** START Excerpt provided **

Rather than admit the
abject failure of the measures called for in the last report and, more
generally, of a policy in place for almost five decades, the report seeks
to cast blame on external actors, mainly Venezuela (which is mentioned
no fewer than 15 times). The tone of much of the report
is almost surreal and delusional in its talk about a hypothetical Cuban
“transition” government and its detailed description of the policies such
a government might undertake and the U.S. government actions that
would result. Repeatedly, the report implies an imminent collapse and
asserts cause and effect relationships without any logical, factual or
historical foundation. For example: “…as we rapidly approach the
transitional moment, the more economic pressure is on the regime, the
greater the likelihood there will be dramatic and successful change for
the Cuban people.” But that has been precisely the failed approach taken
by U.S. policy since it
imposed a trade, travel and financial embargo on Cuba 45 years ago.
In psychiatry and in the reality-based community at large, a
delusion is defined as "a false belief strongly held in spite of
invalidating evidence." The 2006 CAFC report is as delusional in this
regard as its 2004 predecessor. Both evidence a
profound ignorance of Cuban history and society.
6. It
is a model of cynicism and cruelty disguised as concern
This is true in too many
respects to describe here. The report is replete with crocodile tears and
expressions of concern over the humanitarian needs of the Cuban people and
promises of help--but only after a transition is under way. What about the
problems faced by Cubans today? In that regard, the
report recommends measures to tighten the U.S. embargo which inflicts
untold hardships on the Cuban people right now.
It is yet another version of “destroying the village in
other to save it.” The message seems to be that the U.S. will punish the
Cuban people unless or until they change their system and their
leadership, in which case they will reap rich rewards, compliments of U.S.
taxpayers. Such promises are not worth the paper they are printed on, as
the transition experience of Nicaragua and other countries
shows. Worse, this kind of blackmail is unworthy of the United
States and an insult to the dignity of
the Cuban people.
5. It
infringes on the freedom of American citizens
The report calls for
tightening the enforcement of travel restrictions even further, keeping
Cuba off-limits to
U.S. citizens. It is yet
another irony that a set of policies purportedly intended to promote
freedom in another country diminishes the freedom of people in this
country. What ever happened to the U.S. government’s pious
pronouncements of the “free exchange of ideas”?
4. It is not about the desires and the dreams of
Cubans abroad
The same commission whose
recommendations have led to Cubans in the United States being punished for
visiting relatives, for sending them aid, and for having a more inclusive
view of family than that approved by the U.S. government, now dares to
invoke “the vital role of Cubans abroad?” What “vital
role” is this—to do what the U.S. government wants and
nothing else? The report states that “Cubans abroad should re-double their
efforts to foster reconciliation on and off the island.” This is
completely inconsistent with the tone, tenor and policy implications of
the report. Is the Commission speaking in a code in which reconciliation
means confrontation, isolation, and economic strangulation?

** END Excerpt provided **

• **Task set**
1 > List every numbered heading in the text on the Cuba commission report, each with its number.
2 > Answer these from the text on the Cuba commission report:
(a) How many times is Venezuela mentioned in the report?
(b) How many years ago did the U.S. impose its trade, travel and financial embargo on Cuba?
(c) Which country's transition experience is named as showing that the promises are worthless?

** START Information supplied **

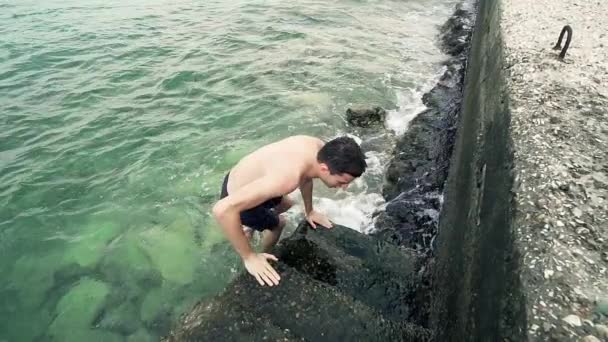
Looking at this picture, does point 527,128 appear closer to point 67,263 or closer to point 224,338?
point 224,338

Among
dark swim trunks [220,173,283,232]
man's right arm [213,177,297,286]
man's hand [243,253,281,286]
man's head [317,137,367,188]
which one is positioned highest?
man's head [317,137,367,188]

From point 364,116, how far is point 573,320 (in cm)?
587

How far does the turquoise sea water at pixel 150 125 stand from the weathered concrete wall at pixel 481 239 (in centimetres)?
153

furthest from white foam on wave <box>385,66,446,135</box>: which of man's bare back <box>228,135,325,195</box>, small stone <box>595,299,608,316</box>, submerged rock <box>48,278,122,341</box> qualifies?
small stone <box>595,299,608,316</box>

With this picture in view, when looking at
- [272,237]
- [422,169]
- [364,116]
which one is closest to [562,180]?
[272,237]

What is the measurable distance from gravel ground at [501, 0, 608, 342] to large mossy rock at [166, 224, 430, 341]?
1.02 m

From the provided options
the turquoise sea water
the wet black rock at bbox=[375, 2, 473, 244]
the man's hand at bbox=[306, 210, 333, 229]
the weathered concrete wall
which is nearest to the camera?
the weathered concrete wall

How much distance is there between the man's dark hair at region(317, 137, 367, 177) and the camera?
3.20 metres

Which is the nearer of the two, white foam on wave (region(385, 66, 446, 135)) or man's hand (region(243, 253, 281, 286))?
man's hand (region(243, 253, 281, 286))

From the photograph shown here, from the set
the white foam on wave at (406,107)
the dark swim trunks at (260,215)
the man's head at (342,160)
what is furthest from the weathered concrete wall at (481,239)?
the white foam on wave at (406,107)

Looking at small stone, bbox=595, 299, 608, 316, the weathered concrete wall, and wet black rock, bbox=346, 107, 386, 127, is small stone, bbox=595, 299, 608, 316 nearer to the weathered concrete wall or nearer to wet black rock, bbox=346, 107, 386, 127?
the weathered concrete wall

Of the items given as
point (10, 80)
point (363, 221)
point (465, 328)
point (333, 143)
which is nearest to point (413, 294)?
point (465, 328)

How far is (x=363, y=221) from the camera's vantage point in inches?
218

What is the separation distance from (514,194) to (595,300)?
0.90 m
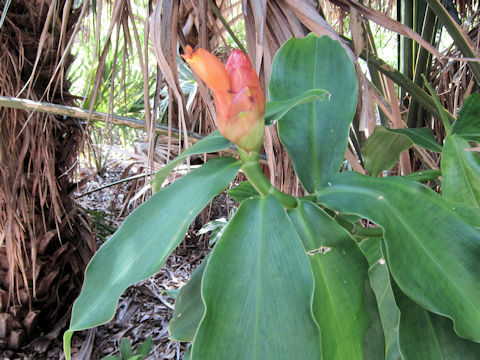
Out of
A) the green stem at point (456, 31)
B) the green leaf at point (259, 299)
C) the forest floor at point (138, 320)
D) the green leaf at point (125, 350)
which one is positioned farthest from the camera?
the forest floor at point (138, 320)

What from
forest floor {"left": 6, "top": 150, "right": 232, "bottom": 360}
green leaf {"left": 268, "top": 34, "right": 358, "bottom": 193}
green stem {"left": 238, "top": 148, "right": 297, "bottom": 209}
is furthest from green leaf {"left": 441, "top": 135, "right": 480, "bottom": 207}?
forest floor {"left": 6, "top": 150, "right": 232, "bottom": 360}

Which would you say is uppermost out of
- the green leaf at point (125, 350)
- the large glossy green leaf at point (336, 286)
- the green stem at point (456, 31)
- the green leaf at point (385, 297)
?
the green stem at point (456, 31)

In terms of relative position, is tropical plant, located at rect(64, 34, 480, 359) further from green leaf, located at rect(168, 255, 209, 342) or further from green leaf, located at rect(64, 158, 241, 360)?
green leaf, located at rect(168, 255, 209, 342)

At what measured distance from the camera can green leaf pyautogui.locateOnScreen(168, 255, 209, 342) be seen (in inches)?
18.7

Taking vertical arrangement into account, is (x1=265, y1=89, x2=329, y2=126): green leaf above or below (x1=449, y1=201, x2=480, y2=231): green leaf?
above

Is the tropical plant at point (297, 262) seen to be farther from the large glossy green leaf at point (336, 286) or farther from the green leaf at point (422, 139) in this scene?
the green leaf at point (422, 139)

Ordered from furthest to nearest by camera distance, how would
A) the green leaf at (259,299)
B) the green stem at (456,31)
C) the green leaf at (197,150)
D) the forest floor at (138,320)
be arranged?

** END Information supplied **

• **Results of the exercise**
1 >
6. It is a model of cynicism and cruelty disguised as concern
5. It infringes on the freedom of American citizens
4. It is not about the desires and the dreams of Cubans abroad

2 >
(a) No fewer than 15 times.
(b) 45 years ago.
(c) Nicaragua.